Baixa pressão na rede de abastecimento impediu que a água chegasse até as casas

 

BÁRBARA TREVISAN
Especial para o RROnline*

As ruas Senador Manoel Cordeiro Villaça e Arlindo Béttio, no bairro Alves Dias, em São Bernardo ficaram oito dias sem abastecimento de água regularizado por causa de um problema na Válvula Redutora de Pressão da Sabesp. A situação só foi completamente resolvida na tarde de ontem.

“Durante a madrugada vinha uma quantidade de água, mas não chegava a encher a caixa. Era tão pouco que em menos de meia hora acabava”, afirmou o morador Adalberto Rezende da Luz Filho, e completou, “cada vez que você ligava na Sabesp eles falavam uma coisa. Uma hora eles falavam que estava tendo manutenção, depois que era uma válvula entupida, e a frase que você ouvia todos os dias é que a situação seria regularizada de madrugada, e isso aconteceu por oito dias.”

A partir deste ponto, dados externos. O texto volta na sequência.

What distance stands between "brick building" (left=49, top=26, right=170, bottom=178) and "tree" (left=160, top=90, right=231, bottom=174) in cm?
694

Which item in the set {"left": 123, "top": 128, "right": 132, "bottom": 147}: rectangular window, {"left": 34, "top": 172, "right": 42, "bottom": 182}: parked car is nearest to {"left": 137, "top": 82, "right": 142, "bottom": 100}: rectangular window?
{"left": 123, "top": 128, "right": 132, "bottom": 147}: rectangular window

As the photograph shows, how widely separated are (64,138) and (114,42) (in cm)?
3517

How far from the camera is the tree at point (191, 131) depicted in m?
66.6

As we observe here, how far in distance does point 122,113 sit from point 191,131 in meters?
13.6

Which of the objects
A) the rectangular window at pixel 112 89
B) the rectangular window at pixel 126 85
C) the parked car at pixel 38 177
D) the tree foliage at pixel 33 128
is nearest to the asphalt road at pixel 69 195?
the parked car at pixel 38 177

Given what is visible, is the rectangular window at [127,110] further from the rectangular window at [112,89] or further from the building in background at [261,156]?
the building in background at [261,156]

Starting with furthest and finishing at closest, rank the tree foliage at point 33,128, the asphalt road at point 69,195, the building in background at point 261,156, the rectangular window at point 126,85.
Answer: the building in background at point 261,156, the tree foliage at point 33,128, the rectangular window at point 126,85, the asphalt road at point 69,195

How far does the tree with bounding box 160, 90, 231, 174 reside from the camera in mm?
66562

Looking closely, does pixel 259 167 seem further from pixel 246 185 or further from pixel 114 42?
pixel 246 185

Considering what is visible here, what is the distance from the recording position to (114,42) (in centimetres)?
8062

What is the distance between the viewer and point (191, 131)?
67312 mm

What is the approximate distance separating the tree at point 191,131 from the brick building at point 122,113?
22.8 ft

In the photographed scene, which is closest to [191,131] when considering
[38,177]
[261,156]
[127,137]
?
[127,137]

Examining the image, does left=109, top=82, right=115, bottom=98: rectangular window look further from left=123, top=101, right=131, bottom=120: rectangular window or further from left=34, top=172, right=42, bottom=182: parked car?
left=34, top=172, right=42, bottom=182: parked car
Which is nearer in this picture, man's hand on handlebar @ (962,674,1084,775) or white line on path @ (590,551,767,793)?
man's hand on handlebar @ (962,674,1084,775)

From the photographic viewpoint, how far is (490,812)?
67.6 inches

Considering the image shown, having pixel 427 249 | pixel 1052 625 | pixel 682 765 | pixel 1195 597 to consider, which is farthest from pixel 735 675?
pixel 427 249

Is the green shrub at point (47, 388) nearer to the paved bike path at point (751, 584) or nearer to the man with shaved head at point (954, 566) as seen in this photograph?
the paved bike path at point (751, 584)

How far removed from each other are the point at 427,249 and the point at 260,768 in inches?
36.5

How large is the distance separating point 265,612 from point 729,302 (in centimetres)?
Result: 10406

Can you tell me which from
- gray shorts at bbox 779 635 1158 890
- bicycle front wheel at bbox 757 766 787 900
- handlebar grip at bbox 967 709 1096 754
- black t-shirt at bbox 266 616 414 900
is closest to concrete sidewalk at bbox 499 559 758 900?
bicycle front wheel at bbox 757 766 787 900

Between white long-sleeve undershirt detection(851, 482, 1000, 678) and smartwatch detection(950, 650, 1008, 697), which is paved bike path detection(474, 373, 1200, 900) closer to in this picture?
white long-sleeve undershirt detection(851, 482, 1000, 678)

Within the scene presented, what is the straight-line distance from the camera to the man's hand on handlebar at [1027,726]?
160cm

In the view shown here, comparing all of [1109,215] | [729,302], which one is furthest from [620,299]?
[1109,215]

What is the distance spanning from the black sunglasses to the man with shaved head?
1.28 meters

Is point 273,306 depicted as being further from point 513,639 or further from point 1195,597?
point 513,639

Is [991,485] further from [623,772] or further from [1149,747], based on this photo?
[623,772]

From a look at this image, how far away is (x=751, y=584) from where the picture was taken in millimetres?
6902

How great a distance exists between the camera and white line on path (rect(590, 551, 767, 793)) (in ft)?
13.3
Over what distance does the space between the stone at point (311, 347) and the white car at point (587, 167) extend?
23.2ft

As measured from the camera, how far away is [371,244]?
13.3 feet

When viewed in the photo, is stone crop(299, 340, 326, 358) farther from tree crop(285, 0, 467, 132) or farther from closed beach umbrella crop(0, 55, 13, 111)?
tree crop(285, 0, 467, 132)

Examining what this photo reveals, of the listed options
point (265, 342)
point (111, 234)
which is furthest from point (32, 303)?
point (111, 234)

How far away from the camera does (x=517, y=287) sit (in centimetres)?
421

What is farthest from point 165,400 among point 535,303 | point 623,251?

Em nota ao RROnline, a Sabesp informou que a Válvula Redutora de Pressão, usada para impedir vazamentos,  apresentou defeito, o que gerou baixa pressão na rede de água e impediu que ela chegasse aos lugares mais elevados. Segundo a empresa, as reclamações de moradores foram recebidas e o problema foi resolvido dia 18, mas dia 19 o defeito voltou a aparecer. As casas ficaram sem água do dia 14 até segunda-feira, dia 21.

“Foi instalado um aparelho datalogger, utilizado para medir a pressão na rede de água, durante 24 horas, pelo prazo de sete dias”, afirmou a empresa na nota. O aparelho gerou um relatório que foi analisado pelos técnicos da Sabesp. Na madrugada de segunda-feira o problema foi solucionado e ontem à tarde a situação estava totalmente regularizada.

A Sabesp pediu desculpas pelos transtornos ocasionados e disse que está a disposição para quaisquer esclarecimentos.

 

*Esta reportagem foi produzida por alunos do curso de Jornalismo da Universidade Metodista de São Paulo

http://www.metodista.br/rronline/temporario/ruas-de-sao-bernardo-estao-ha-8-dias-sem-agua/view

 

 

Minha primeira matéria publicada… E já estava na primeira página do RROnline!! Fiquei tão feliz que decidi postar ela aqui também!!

Que acharam?

Beijos!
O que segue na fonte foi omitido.